▶ [Entries provided]
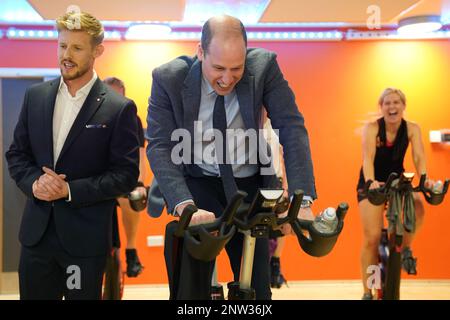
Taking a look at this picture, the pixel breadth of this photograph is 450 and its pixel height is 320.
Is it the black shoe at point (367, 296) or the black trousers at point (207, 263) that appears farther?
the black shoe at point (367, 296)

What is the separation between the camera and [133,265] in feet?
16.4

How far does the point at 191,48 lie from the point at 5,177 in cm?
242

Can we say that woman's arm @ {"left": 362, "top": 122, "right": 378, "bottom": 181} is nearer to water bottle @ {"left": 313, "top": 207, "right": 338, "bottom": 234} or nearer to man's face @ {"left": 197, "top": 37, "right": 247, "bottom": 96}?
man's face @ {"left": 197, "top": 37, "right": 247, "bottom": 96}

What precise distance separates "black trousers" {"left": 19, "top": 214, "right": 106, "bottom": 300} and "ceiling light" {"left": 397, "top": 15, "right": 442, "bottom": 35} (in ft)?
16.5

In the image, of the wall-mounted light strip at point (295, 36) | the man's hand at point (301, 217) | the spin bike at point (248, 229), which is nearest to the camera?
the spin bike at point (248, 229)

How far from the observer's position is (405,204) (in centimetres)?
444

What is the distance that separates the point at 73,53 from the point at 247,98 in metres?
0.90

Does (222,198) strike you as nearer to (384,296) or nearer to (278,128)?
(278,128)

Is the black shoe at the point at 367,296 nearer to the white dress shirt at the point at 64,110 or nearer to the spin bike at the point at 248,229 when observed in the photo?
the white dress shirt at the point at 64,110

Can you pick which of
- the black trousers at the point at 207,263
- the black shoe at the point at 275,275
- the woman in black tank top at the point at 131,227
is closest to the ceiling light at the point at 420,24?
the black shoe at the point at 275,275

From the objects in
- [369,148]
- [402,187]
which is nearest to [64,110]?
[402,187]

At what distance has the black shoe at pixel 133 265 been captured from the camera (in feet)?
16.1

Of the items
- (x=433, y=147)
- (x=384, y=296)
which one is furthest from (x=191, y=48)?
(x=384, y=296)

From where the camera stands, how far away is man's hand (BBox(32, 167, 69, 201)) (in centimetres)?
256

▶ [Task brief]
Reproduce, without changes, the part of the records that opens with the line containing "From the objects in" and runs through the end of the records, both ends included.

▶ [Right answer]
From the objects in
- [369,148]
- [402,187]
which is nearest to [64,110]?
[402,187]

At what distance has the black shoe at pixel 133 265 been captured from the camera (in feet)?
16.1

Of the items
- (x=433, y=147)
- (x=384, y=296)
which one is furthest from (x=191, y=48)?
(x=384, y=296)

From where the camera stands, how far away is man's hand (BBox(32, 167, 69, 201)) (in centimetres)?
256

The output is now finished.